Work through the prerequisites and Step 1 of the [tutorial] (https://docs.aws.amazon.com/AmazonECS/latest/developerguide/ECS_CLI_tutorial_fargate.html) to install the ECS CLI and create a task execution role. (Note that task-execution-assume-role.json is included in this repo.) Next, we configure an ECS Fargate cluster

ecs-cli configure --cluster airflow --region us-west-1 --default-launch-type FARGATE --config-name airflow

and store credentials.

ecs-cli configure profile --access-key AWS_ACCESS_KEY_ID --secret-key AWS_SECRET_ACCESS_KEY --profile-name airflow

Note that the CLI has no facilities for viewing the configuration you've stored. You can view and directly edit the config by looking at the text files in ~/.ecs/.

Start the cluster

ecs-cli up --cluster airflow --ecs-profile airflow

This will create resources (a VPC, etc.) for our cluster, but the cluster will initially be empty since we're using Fargate. Take note of the VPC and subnet ids in the command output - we'll need them shortly.

Next, we create a security group that will allow inbound internet access once we spin up the web server.

aws ec2 create-security-group --group-name "airflow-sg" --description "Airflow security group" --vpc-id "VPC_ID"

"VPC_ID" is from the VPC created when we ran ecs-cli up.
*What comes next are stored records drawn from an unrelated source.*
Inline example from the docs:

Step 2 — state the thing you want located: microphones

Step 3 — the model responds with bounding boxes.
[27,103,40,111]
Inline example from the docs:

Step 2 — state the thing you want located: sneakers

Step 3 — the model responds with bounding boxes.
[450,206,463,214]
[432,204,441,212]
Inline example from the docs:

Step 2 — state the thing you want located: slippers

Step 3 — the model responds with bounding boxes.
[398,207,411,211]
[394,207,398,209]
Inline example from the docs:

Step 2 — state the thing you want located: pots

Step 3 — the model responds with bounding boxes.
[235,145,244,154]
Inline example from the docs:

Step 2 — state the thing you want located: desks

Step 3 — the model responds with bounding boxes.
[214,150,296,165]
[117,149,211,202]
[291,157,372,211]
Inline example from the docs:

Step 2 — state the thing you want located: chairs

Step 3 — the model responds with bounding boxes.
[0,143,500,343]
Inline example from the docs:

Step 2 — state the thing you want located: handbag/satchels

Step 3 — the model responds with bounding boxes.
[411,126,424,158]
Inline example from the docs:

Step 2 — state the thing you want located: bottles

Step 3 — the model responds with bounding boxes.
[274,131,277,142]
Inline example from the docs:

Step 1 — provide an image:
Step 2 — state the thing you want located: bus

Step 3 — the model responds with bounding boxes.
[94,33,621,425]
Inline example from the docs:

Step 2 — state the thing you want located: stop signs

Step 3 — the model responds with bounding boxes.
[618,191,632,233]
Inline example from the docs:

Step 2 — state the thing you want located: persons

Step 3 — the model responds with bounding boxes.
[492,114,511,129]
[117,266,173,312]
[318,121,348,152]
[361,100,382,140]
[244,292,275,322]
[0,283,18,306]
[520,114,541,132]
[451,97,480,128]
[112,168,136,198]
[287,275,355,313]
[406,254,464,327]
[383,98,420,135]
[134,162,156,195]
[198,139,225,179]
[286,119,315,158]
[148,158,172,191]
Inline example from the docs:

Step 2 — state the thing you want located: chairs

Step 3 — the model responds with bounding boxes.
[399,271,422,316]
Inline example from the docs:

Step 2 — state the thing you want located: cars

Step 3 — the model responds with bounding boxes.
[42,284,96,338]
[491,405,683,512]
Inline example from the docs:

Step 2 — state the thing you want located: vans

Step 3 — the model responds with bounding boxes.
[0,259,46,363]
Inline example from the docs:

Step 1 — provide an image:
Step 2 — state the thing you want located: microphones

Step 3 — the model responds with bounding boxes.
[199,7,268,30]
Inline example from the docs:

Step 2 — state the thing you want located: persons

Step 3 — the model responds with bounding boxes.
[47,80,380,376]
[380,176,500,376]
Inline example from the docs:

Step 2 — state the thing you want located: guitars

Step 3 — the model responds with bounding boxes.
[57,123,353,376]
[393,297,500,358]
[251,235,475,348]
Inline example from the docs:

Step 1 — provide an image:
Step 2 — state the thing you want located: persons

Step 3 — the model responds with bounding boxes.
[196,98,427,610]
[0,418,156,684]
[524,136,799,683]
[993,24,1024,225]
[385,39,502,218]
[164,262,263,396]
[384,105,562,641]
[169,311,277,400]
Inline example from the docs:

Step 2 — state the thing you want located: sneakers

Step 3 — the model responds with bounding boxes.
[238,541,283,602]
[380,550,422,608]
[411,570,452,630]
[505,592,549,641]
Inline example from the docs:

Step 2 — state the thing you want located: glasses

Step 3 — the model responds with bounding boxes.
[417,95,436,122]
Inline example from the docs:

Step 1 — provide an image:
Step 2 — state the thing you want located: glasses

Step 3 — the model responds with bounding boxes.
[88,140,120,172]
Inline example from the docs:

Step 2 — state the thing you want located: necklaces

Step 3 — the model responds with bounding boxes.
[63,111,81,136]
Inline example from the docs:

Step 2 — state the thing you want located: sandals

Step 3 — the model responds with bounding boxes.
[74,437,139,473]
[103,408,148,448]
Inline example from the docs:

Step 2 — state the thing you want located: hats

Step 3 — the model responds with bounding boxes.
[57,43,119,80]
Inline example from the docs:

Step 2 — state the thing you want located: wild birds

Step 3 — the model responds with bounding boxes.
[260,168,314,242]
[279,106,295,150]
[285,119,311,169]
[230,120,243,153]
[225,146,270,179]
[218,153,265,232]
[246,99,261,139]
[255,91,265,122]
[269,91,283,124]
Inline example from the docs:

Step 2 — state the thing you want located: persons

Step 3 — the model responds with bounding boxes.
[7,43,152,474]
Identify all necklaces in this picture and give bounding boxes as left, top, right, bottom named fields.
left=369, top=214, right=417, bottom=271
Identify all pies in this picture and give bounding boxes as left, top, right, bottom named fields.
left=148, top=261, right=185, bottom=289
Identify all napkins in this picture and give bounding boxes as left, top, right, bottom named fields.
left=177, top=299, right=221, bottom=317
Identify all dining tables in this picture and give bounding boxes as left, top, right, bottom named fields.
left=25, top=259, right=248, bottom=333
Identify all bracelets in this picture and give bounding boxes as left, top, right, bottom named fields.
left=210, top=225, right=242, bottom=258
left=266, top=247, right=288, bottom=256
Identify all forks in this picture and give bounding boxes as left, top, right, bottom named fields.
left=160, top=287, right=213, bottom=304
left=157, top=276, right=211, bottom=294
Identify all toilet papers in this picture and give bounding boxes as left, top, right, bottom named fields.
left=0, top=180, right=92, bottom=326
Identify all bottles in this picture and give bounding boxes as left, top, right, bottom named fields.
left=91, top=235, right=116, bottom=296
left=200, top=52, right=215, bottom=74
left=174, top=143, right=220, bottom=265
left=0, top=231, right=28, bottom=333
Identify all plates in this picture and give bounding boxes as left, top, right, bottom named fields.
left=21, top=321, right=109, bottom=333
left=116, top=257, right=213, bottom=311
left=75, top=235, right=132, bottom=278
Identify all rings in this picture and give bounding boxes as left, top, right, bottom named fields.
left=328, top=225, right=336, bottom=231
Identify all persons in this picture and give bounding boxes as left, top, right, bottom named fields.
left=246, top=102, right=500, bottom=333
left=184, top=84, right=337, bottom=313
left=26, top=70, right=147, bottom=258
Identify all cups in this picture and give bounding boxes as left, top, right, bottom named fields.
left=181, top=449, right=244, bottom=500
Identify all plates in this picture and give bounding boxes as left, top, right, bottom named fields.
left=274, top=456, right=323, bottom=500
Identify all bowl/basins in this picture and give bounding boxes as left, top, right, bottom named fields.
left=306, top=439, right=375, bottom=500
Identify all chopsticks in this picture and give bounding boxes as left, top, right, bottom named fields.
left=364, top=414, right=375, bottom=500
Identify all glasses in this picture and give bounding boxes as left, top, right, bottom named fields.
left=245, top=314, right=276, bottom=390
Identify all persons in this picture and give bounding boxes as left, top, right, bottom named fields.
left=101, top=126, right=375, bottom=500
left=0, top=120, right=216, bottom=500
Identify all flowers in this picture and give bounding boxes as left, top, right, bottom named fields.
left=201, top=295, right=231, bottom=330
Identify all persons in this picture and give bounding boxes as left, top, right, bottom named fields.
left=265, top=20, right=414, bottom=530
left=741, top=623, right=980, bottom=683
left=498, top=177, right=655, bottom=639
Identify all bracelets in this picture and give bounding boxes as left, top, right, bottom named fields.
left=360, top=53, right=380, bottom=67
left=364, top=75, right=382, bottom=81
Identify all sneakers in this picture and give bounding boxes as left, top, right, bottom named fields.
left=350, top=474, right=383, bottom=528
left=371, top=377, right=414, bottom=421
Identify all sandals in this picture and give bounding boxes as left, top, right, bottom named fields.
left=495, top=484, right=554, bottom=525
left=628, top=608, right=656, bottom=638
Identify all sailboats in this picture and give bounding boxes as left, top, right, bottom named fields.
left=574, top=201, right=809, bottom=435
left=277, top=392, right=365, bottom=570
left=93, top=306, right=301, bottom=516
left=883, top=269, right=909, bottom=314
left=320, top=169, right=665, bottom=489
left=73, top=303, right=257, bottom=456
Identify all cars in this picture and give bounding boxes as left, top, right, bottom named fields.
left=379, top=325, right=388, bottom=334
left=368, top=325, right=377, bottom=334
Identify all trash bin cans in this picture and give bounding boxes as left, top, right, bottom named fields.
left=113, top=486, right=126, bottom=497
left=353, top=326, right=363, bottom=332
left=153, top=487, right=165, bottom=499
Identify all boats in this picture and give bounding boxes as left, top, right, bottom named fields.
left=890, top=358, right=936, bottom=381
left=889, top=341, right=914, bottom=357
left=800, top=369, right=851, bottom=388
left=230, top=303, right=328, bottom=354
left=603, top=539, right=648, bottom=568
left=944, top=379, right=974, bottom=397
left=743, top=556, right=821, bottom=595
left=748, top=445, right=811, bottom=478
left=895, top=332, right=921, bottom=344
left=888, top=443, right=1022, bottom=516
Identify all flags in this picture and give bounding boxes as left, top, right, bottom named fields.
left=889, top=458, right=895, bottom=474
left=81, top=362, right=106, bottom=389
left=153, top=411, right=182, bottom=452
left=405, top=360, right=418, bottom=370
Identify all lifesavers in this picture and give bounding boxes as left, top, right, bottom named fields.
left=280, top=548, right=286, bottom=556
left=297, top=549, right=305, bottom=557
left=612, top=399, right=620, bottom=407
We've included Docker Compose and ECS parameter files in the repo. ecs-params.yml is borrowed from the ECS tutorial. To start the Airflow web server, you need to edit ecs-params.yml with the subnet and security group ids that you got when you created the ECS cluster and security group. To start the server, run

ecs-cli compose --project-name airflow service up --cluster-config airflow

While you wait for the server to start, you can edit the inbound rules for the Airflow security group to allow access from your browser. In the AWS console for region us-west-2, go to EC2 → security groups and select the Airflow security group; select the tab for inbound rules and edit; Add a custom TCP rule for port 8080; select "My IP" as the source and save.

Return to the terminal window where you started the web server. Once this command completes, you can check the server status by running

ecs-cli compose --project-name airflow service ps --cluster-config airflow

Keep running this command until the server health goes from "UNKNOWN" to "HEALTHY". Copy the IP address from the output and paste it in your browser with the port in the format IP_ADDRESS:8080. When you hit enter, the Airflow web interface should load.

Tear down

Make sure to tear down to minimize AWS charges. Start by bringing down the the web server.

ecs-cli compose --project-name airflow service down --cluster-config airflow

Next, we bring down the cluster and delete its associated CloudFormation stack; note that as written, the tear down instructions in the ECS tutorial don't work. In fact, we encounter something of a catch-22: CloudFormation can't delete the VPC while our security group exists and we can't delete the security group while the VPC network interface is still present. To work around this, start the CloudFormation tear down

ecs-cli down --force --cluster-config airflow

and try to delete the Airflow security group from the console while you wait for the down command to complete; your delete request will succeed once CloudFormation deletes the network interface. Go back to the terminal and wait for CloudFormation to finish deleting resources. (You can also monitor cloud formation through the console.)